I think the critical distinction here arises from what you consider "data." From your question, I think you understand "data" to mean "any return value" – that is, methods which return void are delegate methods, and methods which return non-void are data source methods (since they pass something back to the sending table view).
This can sometimes be a useful approximation, but here is inaccurate. A table view's data is the contents that it displays – the stuff in the cells, the titles of sections, etc. Any other information, including that about layout (like row height) or display (like section headers) properly belongs in the delegate, since it is not about the contents of the table – merely about how to display those contents.

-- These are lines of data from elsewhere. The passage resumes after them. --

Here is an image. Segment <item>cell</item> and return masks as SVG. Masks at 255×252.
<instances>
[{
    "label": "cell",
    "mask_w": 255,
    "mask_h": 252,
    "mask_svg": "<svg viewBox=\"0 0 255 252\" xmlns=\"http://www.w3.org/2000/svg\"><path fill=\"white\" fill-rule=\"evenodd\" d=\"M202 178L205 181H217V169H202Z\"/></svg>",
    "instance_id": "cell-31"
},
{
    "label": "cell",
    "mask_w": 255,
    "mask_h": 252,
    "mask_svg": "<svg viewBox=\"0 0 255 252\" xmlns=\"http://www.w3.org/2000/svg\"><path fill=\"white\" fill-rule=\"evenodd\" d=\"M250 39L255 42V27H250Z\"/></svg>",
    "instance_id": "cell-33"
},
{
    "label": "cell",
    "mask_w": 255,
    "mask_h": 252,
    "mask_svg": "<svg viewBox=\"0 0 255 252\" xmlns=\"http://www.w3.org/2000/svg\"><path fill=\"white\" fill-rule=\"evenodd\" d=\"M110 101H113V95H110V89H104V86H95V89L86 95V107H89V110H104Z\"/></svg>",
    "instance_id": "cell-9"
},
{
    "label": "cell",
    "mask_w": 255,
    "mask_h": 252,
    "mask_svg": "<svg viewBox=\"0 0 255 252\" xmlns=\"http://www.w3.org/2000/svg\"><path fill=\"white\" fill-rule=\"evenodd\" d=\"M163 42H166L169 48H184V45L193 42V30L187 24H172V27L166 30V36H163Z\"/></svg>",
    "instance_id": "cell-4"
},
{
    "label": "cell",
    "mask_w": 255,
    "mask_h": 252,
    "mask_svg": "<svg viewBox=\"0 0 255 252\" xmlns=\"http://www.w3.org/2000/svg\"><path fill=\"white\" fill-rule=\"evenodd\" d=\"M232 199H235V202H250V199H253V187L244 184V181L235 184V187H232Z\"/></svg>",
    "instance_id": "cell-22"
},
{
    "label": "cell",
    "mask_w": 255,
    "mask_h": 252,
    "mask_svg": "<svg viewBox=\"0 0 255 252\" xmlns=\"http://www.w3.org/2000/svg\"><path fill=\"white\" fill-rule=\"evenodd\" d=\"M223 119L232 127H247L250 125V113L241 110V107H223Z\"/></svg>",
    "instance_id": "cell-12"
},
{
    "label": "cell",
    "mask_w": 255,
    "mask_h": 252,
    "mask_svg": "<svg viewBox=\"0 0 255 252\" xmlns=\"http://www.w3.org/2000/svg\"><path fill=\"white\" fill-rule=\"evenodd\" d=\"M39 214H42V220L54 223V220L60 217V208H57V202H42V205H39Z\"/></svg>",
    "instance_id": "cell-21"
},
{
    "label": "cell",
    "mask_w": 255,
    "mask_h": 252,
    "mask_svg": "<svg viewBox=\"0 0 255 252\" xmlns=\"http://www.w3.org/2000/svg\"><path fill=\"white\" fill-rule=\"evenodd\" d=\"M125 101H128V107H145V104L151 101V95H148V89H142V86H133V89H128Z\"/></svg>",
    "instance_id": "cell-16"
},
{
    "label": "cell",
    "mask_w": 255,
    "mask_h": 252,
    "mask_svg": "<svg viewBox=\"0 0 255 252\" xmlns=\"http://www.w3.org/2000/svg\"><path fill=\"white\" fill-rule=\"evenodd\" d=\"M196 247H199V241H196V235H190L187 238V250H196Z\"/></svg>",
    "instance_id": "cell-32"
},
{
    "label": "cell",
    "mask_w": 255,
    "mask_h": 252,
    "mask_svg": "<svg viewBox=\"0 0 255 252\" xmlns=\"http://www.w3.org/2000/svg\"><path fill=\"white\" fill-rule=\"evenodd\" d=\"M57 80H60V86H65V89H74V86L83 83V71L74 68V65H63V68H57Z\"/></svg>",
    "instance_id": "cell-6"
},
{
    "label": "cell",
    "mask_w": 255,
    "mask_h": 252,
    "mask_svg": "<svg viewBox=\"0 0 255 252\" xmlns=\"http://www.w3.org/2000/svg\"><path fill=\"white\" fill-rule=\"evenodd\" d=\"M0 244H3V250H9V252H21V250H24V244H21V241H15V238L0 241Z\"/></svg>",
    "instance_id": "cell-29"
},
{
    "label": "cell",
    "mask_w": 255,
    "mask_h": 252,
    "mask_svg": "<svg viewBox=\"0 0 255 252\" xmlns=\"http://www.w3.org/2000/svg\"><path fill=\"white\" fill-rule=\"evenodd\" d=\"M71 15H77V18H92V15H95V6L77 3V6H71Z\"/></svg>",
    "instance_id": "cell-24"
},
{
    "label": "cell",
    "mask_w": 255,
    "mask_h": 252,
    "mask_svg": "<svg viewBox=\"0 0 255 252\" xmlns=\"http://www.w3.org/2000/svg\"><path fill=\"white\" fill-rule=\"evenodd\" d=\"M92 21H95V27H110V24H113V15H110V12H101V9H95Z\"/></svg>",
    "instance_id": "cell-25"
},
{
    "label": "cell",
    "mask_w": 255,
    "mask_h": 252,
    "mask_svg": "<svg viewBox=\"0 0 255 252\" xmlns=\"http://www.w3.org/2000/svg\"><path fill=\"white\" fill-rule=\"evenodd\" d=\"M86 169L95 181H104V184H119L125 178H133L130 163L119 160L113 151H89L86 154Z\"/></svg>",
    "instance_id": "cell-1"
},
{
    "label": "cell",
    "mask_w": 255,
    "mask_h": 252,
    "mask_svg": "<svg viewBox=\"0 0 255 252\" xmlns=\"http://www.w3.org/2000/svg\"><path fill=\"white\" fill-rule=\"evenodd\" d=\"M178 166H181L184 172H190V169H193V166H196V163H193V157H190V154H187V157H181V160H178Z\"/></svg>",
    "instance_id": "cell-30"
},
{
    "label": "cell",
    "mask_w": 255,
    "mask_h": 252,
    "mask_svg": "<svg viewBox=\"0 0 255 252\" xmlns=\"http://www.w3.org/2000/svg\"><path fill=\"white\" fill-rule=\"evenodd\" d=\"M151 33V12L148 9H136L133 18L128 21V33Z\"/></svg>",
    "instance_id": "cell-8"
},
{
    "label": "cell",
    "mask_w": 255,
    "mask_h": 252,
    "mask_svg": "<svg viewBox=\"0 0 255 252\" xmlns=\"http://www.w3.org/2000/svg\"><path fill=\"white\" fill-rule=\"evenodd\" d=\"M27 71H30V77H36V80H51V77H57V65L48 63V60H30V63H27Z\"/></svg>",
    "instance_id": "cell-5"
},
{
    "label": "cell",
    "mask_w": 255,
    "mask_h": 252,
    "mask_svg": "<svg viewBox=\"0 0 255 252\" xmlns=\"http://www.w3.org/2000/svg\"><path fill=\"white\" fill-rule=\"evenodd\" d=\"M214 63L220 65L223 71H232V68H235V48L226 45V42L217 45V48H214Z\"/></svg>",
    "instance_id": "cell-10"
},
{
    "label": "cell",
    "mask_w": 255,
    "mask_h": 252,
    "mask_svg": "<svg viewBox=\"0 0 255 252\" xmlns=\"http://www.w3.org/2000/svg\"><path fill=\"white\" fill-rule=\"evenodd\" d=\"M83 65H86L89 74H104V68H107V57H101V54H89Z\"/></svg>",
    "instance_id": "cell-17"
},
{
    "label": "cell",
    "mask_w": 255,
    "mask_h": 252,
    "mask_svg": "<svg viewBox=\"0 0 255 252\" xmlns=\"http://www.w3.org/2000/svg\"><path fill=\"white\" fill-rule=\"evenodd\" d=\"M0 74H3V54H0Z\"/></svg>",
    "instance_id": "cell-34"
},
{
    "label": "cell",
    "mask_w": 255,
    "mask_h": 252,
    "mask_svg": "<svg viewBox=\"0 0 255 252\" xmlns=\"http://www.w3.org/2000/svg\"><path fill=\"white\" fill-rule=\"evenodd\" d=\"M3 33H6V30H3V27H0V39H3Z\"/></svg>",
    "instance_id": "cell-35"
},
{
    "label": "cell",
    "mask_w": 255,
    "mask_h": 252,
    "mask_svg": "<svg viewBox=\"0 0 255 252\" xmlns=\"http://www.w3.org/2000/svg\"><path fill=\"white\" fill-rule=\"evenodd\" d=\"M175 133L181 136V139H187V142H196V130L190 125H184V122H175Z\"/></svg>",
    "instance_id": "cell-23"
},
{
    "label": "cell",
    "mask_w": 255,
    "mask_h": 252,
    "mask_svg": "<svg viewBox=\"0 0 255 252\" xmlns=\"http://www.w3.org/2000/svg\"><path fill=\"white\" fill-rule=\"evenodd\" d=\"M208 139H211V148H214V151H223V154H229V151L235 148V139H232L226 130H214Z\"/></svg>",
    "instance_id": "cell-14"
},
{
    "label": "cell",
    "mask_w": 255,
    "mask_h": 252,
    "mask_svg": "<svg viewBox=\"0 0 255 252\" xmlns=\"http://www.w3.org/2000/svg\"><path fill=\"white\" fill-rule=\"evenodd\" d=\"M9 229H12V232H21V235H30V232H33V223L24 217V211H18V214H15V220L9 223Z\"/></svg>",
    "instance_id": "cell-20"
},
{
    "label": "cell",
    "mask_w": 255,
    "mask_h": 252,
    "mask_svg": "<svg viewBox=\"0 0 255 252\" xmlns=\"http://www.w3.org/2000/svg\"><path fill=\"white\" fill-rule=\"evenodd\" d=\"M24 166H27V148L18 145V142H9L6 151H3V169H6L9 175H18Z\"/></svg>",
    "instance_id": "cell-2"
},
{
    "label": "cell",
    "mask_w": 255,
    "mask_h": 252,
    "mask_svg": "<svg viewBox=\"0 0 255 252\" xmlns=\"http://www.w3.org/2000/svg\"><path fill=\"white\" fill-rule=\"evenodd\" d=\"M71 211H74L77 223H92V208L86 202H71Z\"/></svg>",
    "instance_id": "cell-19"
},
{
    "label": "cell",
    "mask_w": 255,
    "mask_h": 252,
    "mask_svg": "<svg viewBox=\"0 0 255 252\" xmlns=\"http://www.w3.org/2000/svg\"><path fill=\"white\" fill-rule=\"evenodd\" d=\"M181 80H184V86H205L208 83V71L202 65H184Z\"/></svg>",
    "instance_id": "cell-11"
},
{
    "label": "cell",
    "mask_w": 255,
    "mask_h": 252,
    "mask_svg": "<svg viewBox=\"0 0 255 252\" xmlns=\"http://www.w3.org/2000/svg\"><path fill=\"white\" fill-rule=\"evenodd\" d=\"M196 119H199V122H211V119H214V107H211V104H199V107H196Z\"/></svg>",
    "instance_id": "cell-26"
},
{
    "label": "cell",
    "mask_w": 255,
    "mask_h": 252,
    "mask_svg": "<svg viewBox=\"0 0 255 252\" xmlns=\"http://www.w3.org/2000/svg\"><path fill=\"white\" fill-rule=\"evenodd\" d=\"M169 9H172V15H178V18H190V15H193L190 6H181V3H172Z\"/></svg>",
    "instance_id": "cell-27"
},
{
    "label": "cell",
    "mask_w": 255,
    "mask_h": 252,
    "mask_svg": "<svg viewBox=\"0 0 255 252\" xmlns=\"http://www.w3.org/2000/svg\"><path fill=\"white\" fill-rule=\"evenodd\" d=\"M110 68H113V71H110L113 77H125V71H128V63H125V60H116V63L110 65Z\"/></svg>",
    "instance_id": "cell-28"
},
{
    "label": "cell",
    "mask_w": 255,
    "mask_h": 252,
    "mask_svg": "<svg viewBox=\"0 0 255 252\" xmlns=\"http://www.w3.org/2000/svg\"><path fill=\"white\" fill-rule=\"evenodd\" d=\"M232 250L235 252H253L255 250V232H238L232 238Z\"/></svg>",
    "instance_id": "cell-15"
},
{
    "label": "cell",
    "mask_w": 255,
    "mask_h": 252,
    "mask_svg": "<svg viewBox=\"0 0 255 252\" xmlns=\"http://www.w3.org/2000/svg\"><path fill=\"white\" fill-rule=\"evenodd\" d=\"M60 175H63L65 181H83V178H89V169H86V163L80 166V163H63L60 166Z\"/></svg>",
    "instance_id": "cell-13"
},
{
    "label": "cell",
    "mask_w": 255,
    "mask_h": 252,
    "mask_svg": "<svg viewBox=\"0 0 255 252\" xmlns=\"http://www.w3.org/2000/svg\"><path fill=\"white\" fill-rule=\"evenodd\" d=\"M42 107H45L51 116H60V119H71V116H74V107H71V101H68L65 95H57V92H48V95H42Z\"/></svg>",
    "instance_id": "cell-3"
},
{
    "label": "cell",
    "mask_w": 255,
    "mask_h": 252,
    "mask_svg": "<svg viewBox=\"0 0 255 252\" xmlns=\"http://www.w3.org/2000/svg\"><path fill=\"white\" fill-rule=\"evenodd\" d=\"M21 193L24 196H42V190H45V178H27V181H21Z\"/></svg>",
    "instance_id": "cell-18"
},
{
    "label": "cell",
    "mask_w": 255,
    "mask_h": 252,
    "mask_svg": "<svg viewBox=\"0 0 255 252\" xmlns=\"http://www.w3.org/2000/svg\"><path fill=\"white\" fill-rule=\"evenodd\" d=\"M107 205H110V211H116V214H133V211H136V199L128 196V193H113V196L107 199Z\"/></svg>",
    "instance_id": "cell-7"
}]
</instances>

The two are very often related, which is why more often than not the same UITableViewController subclass implements both the delegate and data source, but imagine: you could have one object act as the data source and vend cells, then have a different object act as the delegate and provide heights for your rows based on completely different criteria. (Imagine a table where the user can resize rows, for example. You still provide the contents of each row, but the height – the delegate's responsibility – is drawing from a very different set of information.)
dataSource and delegate are both protocols but they are separated into two terms so that we can better understand what the methods are designed to do.
This means:
The dataSource protocol defines an API that supplies the data where delegate supplies the behavior.
dataSource is in the model layer and the delegate is in the control layer.
I think this is the correct outlook.
I have the same confusion with you, until I see the Apple's document.
The UITableViewDataSource protocol is adopted by an object that
mediates the application’s data model for a UITableView object. The
data source provides the table-view object with the information it
needs to construct and modify a table view.
As a representative of the data model, the data source supplies
minimal information about the table view’s appearance. The table-view
object’s delegate—an object adopting the UITableViewDelegate
protocol—provides that information.
UITableViewDataSource Protocol Reference
I don't understand your point.
The datasource protocol methods are all related to the data. The delegate protocol instead has methods regarding the appearance of the cells.